I would have bought this if I had not been warned I was getting it for Christmas.
Factory Fun (2-5 players)
Factory Fun
is about quickly placing machines on your factory floor and connecting them to
reservoirs (you start with one each of four colors) and output reservoirs (so
they don’t spill on the floor). Note, if
you have trouble telling colors apart due to color blindness, this game may
cause you some trouble.
Each player starts with a stack of 10 random
machines and simultaneously flips the top one over with the other players. You then grab one you think you can place
(not necessarily your own), put it on your factory board, and then place the
reservoirs and/or connector pipes. Each
machine is worth a certain number of points (I saw values from 4 to 13). Adding pipes, source reservoirs, output
reservoirs, or moving previous placed items cost points.

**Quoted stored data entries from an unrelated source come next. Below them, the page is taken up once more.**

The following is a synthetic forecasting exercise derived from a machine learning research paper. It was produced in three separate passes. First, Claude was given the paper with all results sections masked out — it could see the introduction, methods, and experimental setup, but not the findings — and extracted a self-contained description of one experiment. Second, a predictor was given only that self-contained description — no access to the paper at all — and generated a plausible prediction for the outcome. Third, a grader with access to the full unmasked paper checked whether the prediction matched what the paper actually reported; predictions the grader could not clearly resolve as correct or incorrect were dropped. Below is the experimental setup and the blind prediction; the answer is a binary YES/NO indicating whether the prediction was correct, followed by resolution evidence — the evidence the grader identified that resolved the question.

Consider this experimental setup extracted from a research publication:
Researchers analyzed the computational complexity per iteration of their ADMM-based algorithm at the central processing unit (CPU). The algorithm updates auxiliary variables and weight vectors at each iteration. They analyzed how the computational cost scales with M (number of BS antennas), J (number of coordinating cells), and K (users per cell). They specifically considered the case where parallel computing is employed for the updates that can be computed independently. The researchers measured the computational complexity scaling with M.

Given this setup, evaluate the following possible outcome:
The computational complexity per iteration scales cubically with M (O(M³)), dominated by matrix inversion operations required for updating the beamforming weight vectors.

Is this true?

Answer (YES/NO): NO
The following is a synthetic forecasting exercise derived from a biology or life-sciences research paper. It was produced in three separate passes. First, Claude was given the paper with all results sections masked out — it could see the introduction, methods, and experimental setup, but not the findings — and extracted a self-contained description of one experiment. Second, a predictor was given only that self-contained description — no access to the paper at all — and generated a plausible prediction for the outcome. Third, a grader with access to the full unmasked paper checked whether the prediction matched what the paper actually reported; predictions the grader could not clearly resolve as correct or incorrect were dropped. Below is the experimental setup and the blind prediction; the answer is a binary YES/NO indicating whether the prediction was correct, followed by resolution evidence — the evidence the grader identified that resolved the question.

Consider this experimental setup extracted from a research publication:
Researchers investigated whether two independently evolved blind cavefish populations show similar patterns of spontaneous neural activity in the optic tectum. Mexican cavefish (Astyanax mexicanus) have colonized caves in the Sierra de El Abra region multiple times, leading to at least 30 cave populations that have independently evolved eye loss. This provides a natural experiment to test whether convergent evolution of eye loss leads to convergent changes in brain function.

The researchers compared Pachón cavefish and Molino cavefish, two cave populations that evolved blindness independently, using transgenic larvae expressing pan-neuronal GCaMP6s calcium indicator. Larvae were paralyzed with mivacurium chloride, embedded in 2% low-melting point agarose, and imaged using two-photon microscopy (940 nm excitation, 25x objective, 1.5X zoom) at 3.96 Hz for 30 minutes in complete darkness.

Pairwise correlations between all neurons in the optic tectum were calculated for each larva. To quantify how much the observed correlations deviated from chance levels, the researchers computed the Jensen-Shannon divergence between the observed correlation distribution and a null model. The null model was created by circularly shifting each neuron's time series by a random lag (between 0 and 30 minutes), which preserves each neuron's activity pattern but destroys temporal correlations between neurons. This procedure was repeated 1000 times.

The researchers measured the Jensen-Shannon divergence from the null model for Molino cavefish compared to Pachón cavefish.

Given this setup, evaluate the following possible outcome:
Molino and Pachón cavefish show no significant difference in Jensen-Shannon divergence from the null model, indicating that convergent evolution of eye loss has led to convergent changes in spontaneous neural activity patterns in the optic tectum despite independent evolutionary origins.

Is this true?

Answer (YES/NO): YES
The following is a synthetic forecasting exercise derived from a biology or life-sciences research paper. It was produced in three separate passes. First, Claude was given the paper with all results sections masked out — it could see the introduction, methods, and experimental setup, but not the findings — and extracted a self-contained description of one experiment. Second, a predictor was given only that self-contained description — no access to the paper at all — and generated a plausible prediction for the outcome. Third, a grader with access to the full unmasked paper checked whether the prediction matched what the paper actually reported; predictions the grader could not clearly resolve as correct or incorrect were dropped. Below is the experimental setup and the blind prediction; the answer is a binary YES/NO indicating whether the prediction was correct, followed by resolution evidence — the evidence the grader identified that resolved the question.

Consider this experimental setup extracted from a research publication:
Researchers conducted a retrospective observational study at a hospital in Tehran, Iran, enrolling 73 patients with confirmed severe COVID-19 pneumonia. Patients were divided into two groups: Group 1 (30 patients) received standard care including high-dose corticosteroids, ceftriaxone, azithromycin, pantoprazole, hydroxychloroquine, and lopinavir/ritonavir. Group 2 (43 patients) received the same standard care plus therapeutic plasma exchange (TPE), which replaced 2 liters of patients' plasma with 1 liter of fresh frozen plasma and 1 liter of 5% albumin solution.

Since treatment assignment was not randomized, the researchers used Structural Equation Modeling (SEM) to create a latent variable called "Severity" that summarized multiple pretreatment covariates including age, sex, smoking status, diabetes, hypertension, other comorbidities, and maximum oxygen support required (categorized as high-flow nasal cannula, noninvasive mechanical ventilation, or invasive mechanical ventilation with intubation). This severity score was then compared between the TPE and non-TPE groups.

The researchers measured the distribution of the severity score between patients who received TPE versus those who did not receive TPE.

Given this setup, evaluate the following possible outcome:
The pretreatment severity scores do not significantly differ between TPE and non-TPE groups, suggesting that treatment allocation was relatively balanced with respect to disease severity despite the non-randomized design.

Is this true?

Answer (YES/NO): NO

Subtract the cost to legally place the
machine from the points the machine gives and adjust your score. At the end of the game there are bonus points
for connecting the output of one machine to the input of another.
This sounds simple, but you have a limited number
of sources (one of each color) and only three output reservoirs, so about half
way through you have to start getting creative to connect the machines in,
using over/under pieces and T-shaped pieces to get things where you need them.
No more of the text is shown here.